Young people who received the Pfizer-BioNTech or Moderna coronavirus vaccines are reporting higher-than-usual rates of heart inflammation and swelling, US health officials said on Thursday.
The findings are preliminary and come from a self-reported database of potential side effects. The Centers for Disease Control and Prevention has yet to confirm a link to the vaccines, although researchers are now investigating these incidents of heart inflammation, known as myocarditis, and heart swelling, known as pericarditis.
The CDC plans to convene an advisory group to discuss the issue on June 18. Earlier this month, Israel’s health ministry said there was a “probable link” between Pfizer’s vaccine and heart muscle inflammation in young men.
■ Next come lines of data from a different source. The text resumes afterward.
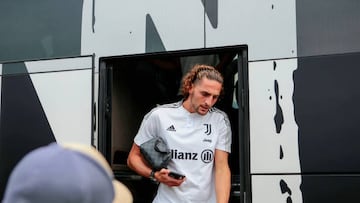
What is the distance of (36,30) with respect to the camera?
3.42m

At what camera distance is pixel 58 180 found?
793 mm

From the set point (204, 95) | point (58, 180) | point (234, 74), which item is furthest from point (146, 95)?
point (58, 180)

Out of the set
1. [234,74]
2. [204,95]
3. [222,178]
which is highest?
[234,74]

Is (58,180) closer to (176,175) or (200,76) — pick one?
(176,175)

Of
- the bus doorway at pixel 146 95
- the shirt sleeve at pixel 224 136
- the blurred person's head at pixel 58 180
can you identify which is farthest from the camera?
the bus doorway at pixel 146 95

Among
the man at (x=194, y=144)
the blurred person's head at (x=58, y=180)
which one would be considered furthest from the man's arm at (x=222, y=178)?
the blurred person's head at (x=58, y=180)

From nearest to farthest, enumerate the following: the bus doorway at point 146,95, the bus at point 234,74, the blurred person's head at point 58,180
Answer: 1. the blurred person's head at point 58,180
2. the bus at point 234,74
3. the bus doorway at point 146,95

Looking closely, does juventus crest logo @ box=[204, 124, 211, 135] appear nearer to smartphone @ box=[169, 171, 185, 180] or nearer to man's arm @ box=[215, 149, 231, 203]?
man's arm @ box=[215, 149, 231, 203]

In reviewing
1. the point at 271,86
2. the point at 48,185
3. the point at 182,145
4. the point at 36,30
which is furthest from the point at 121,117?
the point at 48,185

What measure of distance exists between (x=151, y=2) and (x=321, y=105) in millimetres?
1086

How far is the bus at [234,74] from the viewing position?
9.02 feet

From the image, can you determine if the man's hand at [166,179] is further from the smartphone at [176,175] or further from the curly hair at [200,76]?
the curly hair at [200,76]

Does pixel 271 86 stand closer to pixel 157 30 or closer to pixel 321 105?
pixel 321 105

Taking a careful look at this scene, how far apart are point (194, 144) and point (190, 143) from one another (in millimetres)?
21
In Thursday interviews with Insider, cardiologists and infectious-disease specialists said the potential risk of the vaccine is still tiny compared to the potential damage from getting infected with the coronavirus. Not all experts are convinced there’s a link between the events and the shots.
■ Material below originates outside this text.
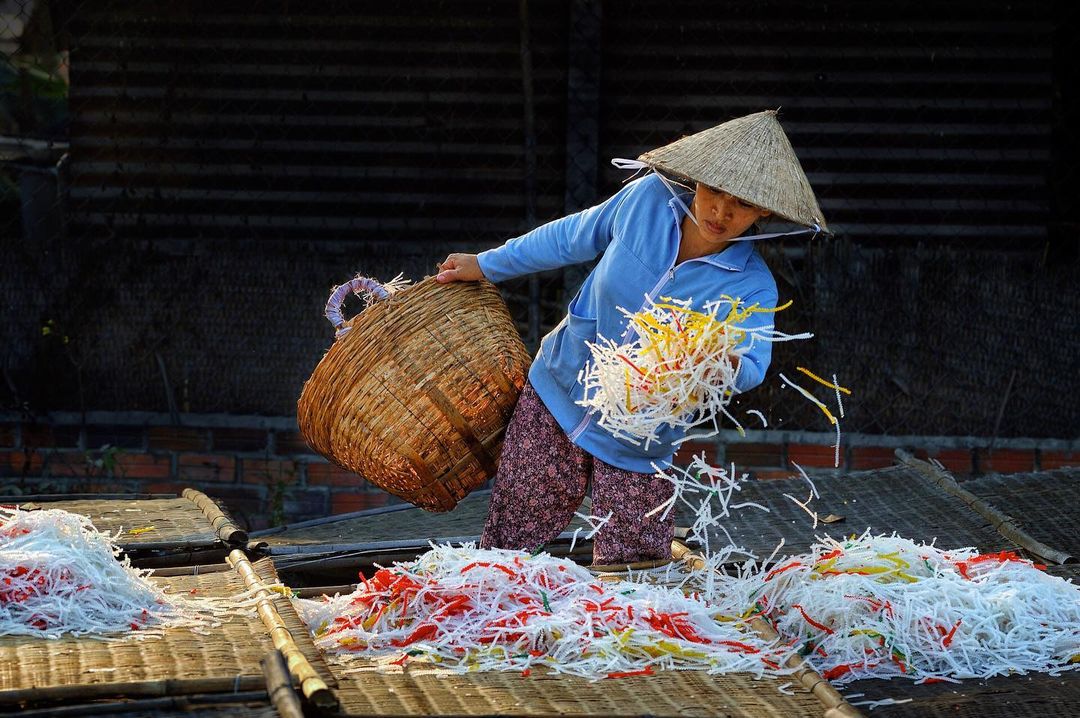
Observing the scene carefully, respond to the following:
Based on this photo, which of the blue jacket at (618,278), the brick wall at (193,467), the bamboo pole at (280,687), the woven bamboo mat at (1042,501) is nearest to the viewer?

“It’s not a no-brainer that there’s an association, because the season for getting myocarditis is around now,” Dr. Lorry Rubin, director of pediatric infectious diseases at Northwell Health’s Cohen Children’s Medical Center told Insider.
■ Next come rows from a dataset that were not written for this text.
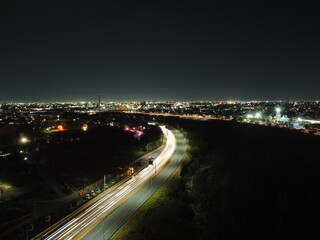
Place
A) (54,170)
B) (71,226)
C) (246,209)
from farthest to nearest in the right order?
(54,170)
(246,209)
(71,226)

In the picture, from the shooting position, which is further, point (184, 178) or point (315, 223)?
point (184, 178)

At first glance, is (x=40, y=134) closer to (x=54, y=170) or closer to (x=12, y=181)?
(x=54, y=170)

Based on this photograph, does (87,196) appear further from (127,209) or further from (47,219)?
(47,219)

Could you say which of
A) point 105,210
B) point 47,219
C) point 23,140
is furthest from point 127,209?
point 23,140

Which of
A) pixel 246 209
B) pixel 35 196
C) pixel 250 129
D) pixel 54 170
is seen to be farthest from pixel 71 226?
pixel 250 129

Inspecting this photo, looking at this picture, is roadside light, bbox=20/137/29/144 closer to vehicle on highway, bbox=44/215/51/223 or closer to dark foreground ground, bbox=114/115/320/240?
dark foreground ground, bbox=114/115/320/240

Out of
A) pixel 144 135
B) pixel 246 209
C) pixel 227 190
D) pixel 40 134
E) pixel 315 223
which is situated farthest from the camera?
pixel 144 135

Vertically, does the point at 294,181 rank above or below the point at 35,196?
above

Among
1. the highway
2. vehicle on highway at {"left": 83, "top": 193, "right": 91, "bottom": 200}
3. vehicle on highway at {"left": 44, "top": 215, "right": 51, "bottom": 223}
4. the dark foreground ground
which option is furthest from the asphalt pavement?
vehicle on highway at {"left": 44, "top": 215, "right": 51, "bottom": 223}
A group of viruses called enteroviruses is the most common cause of myocarditis, Rubin said. Those viruses typically circulate in the summer months.
“That’s not the sole cause, but that’s the most common infectious trigger for myocarditis and that’s more of a seasonal infection,” he said.
All three experts also agreed that getting vaccinated, even for young and healthy men and boys, is still the best option.